Unten im Dorf sind die Menschen sehr bedrückt. „Die meisten dieser Leute waren Jungs, nicht älter als 16 oder 18 Jahre. Das waren keine Kämpfer.“ Es waren Jugendliche aus Babaloq, Slup, Gamaqel und anderen Dörfern, die, in der Ebene liegend, von den Bergen von hier aus mit bloßem Auge zu erkennen sind. Nachdem die serbischen Einheiten diese Dörfer nahe der Stadt Decani schon vor vier Wochen angegriffen hatten, waren sie über die damals noch durchlässigere Grenze nach Albanien geflüchtet, behaupten die Dorfeinwohner. Auf dem Rückweg hätten „einige von ihnen“ jedoch Waffen getragen, wird nach vielen Nachfragen schließlich zugegeben.

Möglicherweise wollten sie Waffen in ihre Heimatdörfer bringen, die nach wie vor von den serbischen Truppen belagert sind und sporadisch beschossen werden. Nach serbischen Angaben war unter den Getöteten war jedoch auch Naim Maljoku, ein früherer Armeeoffizier der Bosnischen Armee.

Die Menschen im Dorf Kosare haben Angst. Gerade nähert sich ein serbisches Militärfahrzeug. Sofort verschwinden sie in ihren Häusern. Ein Offizier will mit vier seiner Leute wieder zur vier Kilometer entfernten Grenze fahren. „Es ist jetzt alles ruhig,“ erklären die Soldaten. Ihre lässige Sorglosigkeit steht in einem eigentümlichen Kontrast zu den Informationen aus Priština, nach denen hier die albanische Untergrundorganisation UCK aktiv sein soll. Offenbar haben die Serben vor den Dorfbewohnern keine Angst. Und auch nicht davor, von in den Wäldern versteckten UCK-Scharfschützen beschossen zu werden.

▸ Aufgaben:
[a] Beantworte folgende Fragen zum Textauszug:
(i) Wie alt waren laut den Dorfbewohnern die meisten der Getöteten höchstens?
(ii) Wie weit ist die Grenze, zu der der Offizier fahren will, vom Dorf Kosare entfernt?
(iii) Welche Organisation soll nach den Informationen aus Priština in der Gegend aktiv sein?
[b] Gib die Stelle aus dem Textauszug wortgetreu wieder, beginnend bei „Die Menschen im“ und endend bei „beschossen zu werden.“.

(Gespeicherte Datensätze)
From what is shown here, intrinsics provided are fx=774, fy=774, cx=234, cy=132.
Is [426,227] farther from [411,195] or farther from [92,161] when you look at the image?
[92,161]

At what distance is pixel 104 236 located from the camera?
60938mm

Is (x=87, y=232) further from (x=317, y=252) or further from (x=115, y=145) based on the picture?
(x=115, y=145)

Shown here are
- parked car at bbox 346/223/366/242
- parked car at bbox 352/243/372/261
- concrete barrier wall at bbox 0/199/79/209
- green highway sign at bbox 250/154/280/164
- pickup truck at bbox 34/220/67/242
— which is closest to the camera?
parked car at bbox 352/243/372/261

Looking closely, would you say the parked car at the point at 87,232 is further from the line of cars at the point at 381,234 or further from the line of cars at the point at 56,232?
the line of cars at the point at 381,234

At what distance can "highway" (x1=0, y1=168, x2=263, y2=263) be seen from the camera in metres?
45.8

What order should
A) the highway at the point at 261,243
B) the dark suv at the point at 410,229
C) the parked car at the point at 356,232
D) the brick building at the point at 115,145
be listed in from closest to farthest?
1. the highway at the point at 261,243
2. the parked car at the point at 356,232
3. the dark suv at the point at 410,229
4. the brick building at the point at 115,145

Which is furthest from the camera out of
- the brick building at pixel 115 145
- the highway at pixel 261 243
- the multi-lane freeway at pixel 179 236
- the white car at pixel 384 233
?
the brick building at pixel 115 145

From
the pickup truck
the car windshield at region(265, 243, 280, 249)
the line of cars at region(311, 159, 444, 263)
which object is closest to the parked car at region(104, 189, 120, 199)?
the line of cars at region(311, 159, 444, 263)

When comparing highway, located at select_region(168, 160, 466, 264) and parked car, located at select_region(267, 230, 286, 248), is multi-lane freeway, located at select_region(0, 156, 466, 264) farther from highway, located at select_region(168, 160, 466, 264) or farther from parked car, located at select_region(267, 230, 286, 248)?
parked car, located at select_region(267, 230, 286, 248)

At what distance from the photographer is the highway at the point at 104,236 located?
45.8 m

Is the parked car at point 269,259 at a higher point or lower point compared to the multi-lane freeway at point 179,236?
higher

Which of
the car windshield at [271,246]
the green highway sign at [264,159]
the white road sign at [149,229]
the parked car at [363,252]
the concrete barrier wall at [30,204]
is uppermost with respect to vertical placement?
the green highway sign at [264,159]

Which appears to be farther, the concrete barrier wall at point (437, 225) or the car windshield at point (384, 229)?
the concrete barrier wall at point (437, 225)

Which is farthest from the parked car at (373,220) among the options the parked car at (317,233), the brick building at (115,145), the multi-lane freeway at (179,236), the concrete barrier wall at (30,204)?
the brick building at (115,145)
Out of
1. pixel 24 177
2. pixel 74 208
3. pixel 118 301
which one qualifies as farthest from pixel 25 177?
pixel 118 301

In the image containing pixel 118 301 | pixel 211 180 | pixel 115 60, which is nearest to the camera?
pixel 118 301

▸ Lösungen:
[a]
(i) Nicht älter als 16 oder 18 Jahre.
(ii) Vier Kilometer.
(iii) Die albanische Untergrundorganisation UCK.

[b]
Die Menschen im Dorf Kosare haben Angst. Gerade nähert sich ein serbisches Militärfahrzeug. Sofort verschwinden sie in ihren Häusern. Ein Offizier will mit vier seiner Leute wieder zur vier Kilometer entfernten Grenze fahren. „Es ist jetzt alles ruhig,“ erklären die Soldaten. Ihre lässige Sorglosigkeit steht in einem eigentümlichen Kontrast zu den Informationen aus Priština, nach denen hier die albanische Untergrundorganisation UCK aktiv sein soll. Offenbar haben die Serben vor den Dorfbewohnern keine Angst. Und auch nicht davor, von in den Wäldern versteckten UCK-Scharfschützen beschossen zu werden.